Pour enough oil into a frying pan to a depth of 1cm, and heat on medium. When hot cook 1 teaspoon of cauliflower mix as a test run. When cooked and cooled you can taste and see if the seasoning needs adjustment. I frequently need to add more spices as I like it quite full on.

Cook tablespoons of the mix until browned on both sides.


(Yes, that is a lot of oil. Yes, I am a dietitian. No, I don't use this much oil all the time, even though sometimes I would like to.)

Drain on kitchen paper.



To make the raita mix the yoghurt, radishes, lemon juice and salt. Done!



Serve the fritters on the spinach leaves, with raita generously dolloped on top.

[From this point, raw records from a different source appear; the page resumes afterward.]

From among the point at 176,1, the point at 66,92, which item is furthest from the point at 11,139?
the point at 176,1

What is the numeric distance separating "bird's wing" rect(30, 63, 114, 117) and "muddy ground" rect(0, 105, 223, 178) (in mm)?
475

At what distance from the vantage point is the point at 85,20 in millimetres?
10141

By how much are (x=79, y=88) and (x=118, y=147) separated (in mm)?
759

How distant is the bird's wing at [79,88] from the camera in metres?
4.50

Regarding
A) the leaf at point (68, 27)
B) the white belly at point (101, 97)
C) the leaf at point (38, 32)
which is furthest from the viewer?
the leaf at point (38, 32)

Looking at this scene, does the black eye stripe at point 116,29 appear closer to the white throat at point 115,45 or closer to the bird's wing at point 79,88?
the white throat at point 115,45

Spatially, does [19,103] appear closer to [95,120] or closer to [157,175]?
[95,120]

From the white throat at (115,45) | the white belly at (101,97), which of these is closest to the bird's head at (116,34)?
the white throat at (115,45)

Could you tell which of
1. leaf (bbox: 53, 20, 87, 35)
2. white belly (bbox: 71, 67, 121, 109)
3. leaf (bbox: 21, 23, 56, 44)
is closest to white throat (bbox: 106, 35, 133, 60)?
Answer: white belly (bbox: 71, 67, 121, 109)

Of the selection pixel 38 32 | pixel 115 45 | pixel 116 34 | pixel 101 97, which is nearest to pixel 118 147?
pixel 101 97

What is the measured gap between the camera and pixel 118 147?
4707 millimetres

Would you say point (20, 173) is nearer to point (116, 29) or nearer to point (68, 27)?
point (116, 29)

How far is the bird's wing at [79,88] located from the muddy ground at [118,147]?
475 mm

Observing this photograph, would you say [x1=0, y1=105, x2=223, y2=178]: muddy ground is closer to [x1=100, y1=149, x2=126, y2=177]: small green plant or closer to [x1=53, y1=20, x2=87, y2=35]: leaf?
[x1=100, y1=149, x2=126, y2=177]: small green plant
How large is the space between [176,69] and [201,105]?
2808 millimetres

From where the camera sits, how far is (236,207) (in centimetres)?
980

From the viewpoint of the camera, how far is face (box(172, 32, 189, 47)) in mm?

They also make faboulous leftovers, which is how I'm enjoying them tonight. Nom, nom, nom!

Pumpkin problems...

01 August, 2012

Part of the reason I like growing fruit and veg is that a lot of it tastes SO MUCH BETTER that the supermarket bought stuff.

(Sorry for shouting, but that's how strongly I feel about kitchen garden produce.)

But pumpkin is one of the exceptions to the rule, assuming you are selective with your veg purchases and don't buy the watery, anaemic excuse for a pumpkin that is occasionally seen for sale to the undiscerning public. A pumpkin's flesh should always be bright orange!


A good pumpkin (shop or home grown) is just that - a good pumpkin. I haven't found a variety that is particularly special - but feel free to enlighten me if you feel different!

I grew 6 medium size pumpkins over summer, and these have been decorating my back verandah since. Slowly I have been getting through them. I've even been keeping the seeds to roast and have for snacks.


Now I like pumpkin, but I'm getting a bit bored of pumpkin soup and winter pumpkin salad. I even made a catering size batch of pumpkin tortellini and froze it. And I still have two pumpkins to go!


The have been staring at me sullenly every time I go into the backyard, which is often. I try to ignore them, but my food wastage conscience  is getting to me. I don't like wasting food at the best of times, even if it ends up in the compost and isn't really wasted. But wasting my own home grown veg is unforgivable.

So I've been making my way through my cookbook collection looking for inspiration, but nothing seems to be tempting me. 

Does anyone have any good pumpkin recipe ideas?